Dr. Reza Baraheni is a poet, novelist, literary theorist, human rights activist, translator, and university professor. He co-founded the Writers Association of Iran more than forty years ago with fellow writers Jalal Al-Ahmad and Gholamhossein Saedi and was instrumental in turning the Association into Iran’s most important human rights organization. In the United States, Baraheni worked with Noam Chomsky, Arthur Miller, Kurt Vonnegut, Allen Ginsberg, Philip Roth, Daniel Ellsberg, and many other prominent poets, writers and activists, to promote human rights in the world, particularly in Iran.

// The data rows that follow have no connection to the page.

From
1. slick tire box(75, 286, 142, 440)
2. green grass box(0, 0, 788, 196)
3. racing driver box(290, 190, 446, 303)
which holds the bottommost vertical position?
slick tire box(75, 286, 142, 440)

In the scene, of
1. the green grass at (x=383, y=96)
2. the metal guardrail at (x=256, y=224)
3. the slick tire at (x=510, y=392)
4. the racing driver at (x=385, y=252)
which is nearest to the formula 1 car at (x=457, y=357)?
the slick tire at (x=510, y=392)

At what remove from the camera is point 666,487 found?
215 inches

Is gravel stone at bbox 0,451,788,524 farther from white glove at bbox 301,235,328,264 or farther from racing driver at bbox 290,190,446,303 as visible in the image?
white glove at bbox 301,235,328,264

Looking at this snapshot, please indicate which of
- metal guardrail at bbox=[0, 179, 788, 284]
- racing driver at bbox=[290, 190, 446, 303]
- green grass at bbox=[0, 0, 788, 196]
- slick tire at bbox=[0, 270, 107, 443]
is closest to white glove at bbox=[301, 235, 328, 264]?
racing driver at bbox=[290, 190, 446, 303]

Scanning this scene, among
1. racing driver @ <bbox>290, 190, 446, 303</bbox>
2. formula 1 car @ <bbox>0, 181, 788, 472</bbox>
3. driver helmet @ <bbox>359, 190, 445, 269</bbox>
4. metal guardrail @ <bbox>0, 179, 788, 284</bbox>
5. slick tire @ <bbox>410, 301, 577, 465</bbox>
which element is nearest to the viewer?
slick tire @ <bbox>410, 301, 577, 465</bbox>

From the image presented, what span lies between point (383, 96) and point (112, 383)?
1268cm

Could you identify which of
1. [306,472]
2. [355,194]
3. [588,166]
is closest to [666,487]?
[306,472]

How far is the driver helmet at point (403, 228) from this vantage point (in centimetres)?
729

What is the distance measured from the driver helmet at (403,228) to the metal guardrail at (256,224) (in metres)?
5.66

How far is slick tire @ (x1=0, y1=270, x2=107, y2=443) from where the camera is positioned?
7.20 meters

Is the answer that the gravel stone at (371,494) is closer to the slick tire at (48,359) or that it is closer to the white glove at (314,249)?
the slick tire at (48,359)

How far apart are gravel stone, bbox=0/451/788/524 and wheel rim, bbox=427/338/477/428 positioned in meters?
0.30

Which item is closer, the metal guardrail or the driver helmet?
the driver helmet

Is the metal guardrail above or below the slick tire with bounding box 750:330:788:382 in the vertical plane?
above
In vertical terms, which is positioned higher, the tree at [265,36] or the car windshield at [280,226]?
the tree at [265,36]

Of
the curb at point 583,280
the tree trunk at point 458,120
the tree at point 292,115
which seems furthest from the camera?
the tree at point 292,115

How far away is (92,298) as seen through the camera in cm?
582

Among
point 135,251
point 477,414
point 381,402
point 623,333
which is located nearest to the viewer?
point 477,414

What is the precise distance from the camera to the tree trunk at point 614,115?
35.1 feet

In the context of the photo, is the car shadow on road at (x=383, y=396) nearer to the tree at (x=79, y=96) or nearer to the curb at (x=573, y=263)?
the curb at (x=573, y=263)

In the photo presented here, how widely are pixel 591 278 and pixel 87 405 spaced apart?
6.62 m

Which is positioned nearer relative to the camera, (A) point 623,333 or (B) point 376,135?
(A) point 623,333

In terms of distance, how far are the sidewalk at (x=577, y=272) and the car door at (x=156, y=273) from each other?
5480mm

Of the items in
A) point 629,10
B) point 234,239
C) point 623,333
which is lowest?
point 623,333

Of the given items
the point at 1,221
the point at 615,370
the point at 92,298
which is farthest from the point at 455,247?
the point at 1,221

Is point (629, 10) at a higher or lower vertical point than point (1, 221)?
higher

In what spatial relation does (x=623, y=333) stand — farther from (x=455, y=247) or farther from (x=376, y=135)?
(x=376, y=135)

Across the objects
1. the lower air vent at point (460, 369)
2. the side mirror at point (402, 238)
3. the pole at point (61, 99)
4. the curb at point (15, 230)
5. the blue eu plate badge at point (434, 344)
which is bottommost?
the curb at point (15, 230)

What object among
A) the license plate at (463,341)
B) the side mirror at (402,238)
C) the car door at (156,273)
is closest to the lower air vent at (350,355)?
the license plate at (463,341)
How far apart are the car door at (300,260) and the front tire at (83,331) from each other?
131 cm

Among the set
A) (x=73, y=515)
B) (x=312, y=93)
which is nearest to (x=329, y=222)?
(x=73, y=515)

He is the author of more than sixty books of poetry, fiction, literary criticism, literary translations and social Issues. He was the President of PEN Canada from 2000-2002.

He has taught in the University of Tehran, Iran, the University of Texas, Austin, Indiana University in Bloomington, Indiana, the University of Maryland, Baltimore County, the University of Toronto, and York University. He has also been a Fellow at the University of Iowa, Iowa City, and a Fellow at Oxford University, England. From 1982, the year he was fired from the University of Tehran for his advocacy of equal rights for Iranian women, to 1996, the year of his forced departure from Iran, he taught courses in creative writing and literary theory, first at the home of friends, and later at the basement of his own apartment.

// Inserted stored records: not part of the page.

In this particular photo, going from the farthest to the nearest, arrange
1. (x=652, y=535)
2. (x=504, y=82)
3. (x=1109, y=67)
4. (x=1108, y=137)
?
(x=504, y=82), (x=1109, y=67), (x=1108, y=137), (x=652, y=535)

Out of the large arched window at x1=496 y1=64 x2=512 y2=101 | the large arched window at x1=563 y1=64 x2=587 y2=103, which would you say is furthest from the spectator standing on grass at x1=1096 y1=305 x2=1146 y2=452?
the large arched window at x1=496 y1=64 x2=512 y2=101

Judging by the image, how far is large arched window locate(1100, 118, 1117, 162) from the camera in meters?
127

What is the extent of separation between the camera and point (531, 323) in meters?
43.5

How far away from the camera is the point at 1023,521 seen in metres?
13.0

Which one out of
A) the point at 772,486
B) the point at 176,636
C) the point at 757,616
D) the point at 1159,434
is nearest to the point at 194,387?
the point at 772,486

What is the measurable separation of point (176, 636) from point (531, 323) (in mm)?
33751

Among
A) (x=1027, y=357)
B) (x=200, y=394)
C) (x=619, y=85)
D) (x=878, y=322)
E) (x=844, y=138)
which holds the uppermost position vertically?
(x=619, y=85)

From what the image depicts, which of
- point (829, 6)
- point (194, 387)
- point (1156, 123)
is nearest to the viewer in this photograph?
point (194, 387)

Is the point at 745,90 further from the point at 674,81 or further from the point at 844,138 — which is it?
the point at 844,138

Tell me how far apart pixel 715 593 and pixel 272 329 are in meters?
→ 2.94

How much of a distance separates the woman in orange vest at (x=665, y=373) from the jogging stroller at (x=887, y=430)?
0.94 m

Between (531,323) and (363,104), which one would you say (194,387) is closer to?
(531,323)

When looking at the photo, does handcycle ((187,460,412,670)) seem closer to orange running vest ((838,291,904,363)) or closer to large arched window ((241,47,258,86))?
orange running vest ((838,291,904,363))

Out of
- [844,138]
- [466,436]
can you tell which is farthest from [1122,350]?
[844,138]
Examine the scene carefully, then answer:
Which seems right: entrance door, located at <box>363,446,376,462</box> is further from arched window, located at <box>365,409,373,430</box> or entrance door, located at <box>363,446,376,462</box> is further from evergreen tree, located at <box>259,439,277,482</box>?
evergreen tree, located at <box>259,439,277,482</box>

An Azerbaijani Turk from Iran, he was imprisoned and severely tortured by both the Shah’s regime and the Islamic Republic of Iran. He was the original writer and signatory of the “Text of 134” Iranian Writers and the Charter of the Writers Association of Iran. He has dedicated his lifework of over five decades to human rights and freedom of expression in Iran, particularly for women and minorities in Iran. Addressing a large audience at Massey College, University of Toronto, Shirin Ebadi, Iran’s Nobel Laureate for Peace, noted that it was from the lesson of the dedicated work of her friend Baraheni that she had set out to fight against repression in Iran.

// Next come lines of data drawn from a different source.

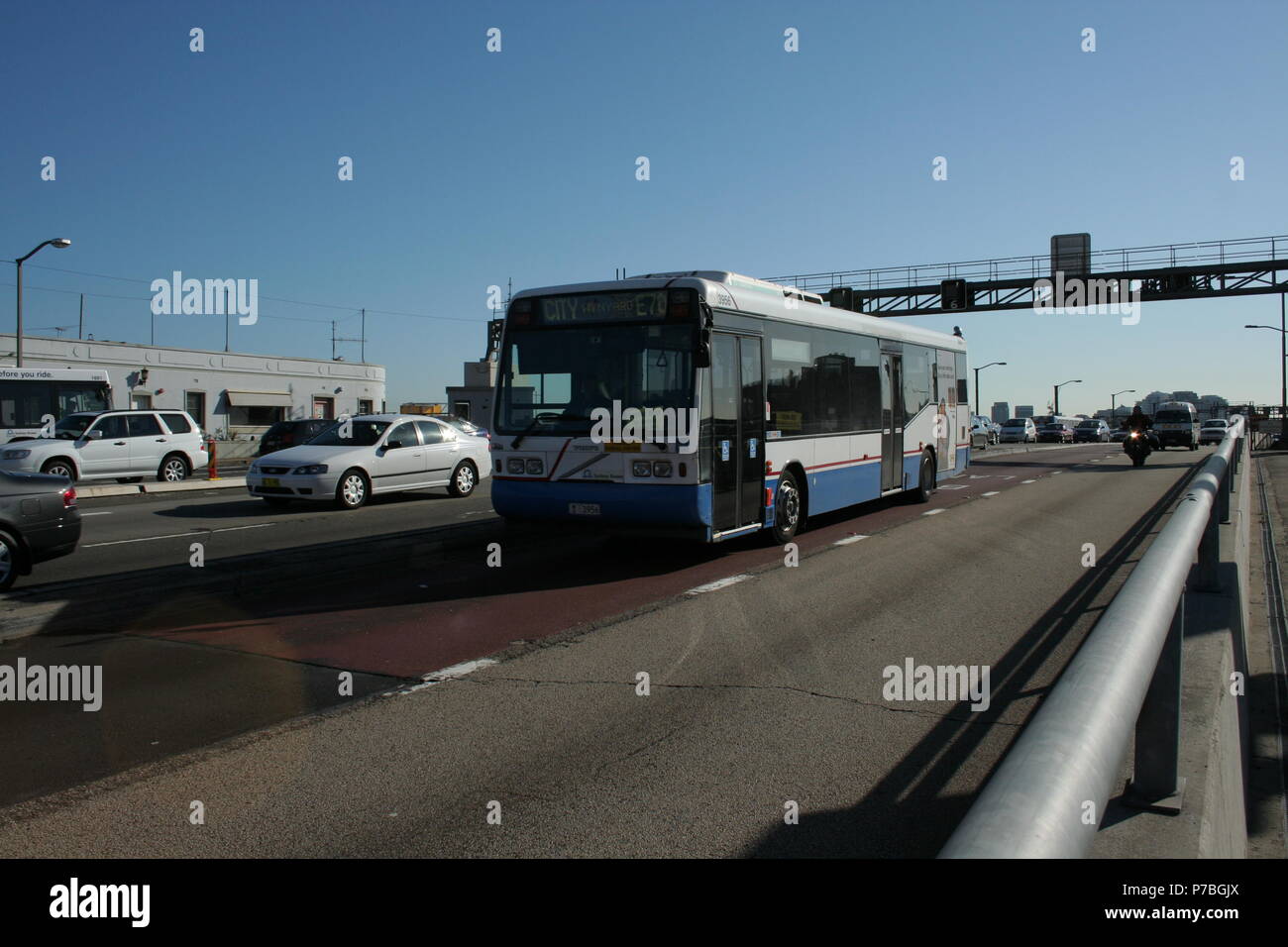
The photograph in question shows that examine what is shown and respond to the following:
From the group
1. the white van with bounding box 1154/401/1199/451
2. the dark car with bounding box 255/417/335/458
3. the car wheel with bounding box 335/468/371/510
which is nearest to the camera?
the car wheel with bounding box 335/468/371/510

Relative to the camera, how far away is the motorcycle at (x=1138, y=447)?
104ft

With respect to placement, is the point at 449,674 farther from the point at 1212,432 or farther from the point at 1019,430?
the point at 1019,430

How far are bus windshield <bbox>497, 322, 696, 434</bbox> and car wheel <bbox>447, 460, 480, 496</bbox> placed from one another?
887 cm

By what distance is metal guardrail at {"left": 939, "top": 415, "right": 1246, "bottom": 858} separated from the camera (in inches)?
64.5

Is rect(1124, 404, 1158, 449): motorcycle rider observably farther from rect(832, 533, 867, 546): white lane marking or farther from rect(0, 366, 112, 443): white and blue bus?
rect(0, 366, 112, 443): white and blue bus

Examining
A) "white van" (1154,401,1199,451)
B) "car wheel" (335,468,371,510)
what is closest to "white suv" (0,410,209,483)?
"car wheel" (335,468,371,510)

His fiction has been anthologized along with works by Vladimir Nabokov and Gabriel Garcia Marquez; his poetry along with the poetry of Anna Akhmatova, Jorge Luis Borges, Paule Eluard, Nazim Hekmat, Osip Mandelstam, Pablo Neruda, Octavio Paz and Wislawa Symborska (Approaching Literature in the 21st Century, ed. Peter Schakel and Jack Ridl, Bedford/St. Martin’s, Boston, New York, 2005; God’s Spies, ed. Alberto Manguel, Macfarlane, Walter & Ross, Toronto, 1999; The Prison where I Live, ed., Siobhan Dowd, Forward by Joseph Brodsky, Cassell, London, 1996; Voices of Conscience, Poetry from Oppression, ed. Cronyn, McKane and Watts, Iron Press, Great Britain, 1995) and many other anthologies. His works have been translated into a dozen languages, among them: Arabic, Dutch, English, French, German, Russian, Spanish, Swedish and Turkish. He has also written poetry and prose, originally in English, among them: The Crowned Cannibals (Random House, Vintage, New York, 1977, introduction by E. L. Doctorow); God’s Shadow, Prison Poems (Indiana University Press, 1976), the long poem, “Exile Poem of the Gallery,” in Making Meaning (Art Gallery of Ontario, Toronto, 2000); and the long poem, “Death of a Greek Woman in Seattle,” in Exile Writes Back (Massey College, Toronto, 2001).

His poetry has appeared in the Time Magazine, City Lights Anthology, The New York Review of Books, The American Poetry Review, Magazine of the International PEN and many other prestigious periodicals. There have been numerous and laudatory reviews of his books in The New York Times, The Washington Post, Le Monde, Le Figaro Litteraire, Figaro Magazine, Liberation and other world press. The publication of the French translation of his long suppressed novel in Iran, Les Saisons en enfer du jeune Ayyaz (Pauvert, Fayard, Paris, 2000), and two recent novels, Sheherazade et son Romancier (Fayard, Paris, 2002), and Elias a New York (Fayard, Paris, 2004) have gained him comparisons with Georges Bataille, Jean Genet and many other French and world authors. Two plays of his, Enfer and Queskes, directed by Thierry Bedard, the outstanding modernist director in the main section of the Avignon International Festival in July, 2004, were widely reviewed by the major press in France and other parts of Europe. A recent novel of his, Exilith, adapted for the stage by Bedard, has been performed in all major festivals of France.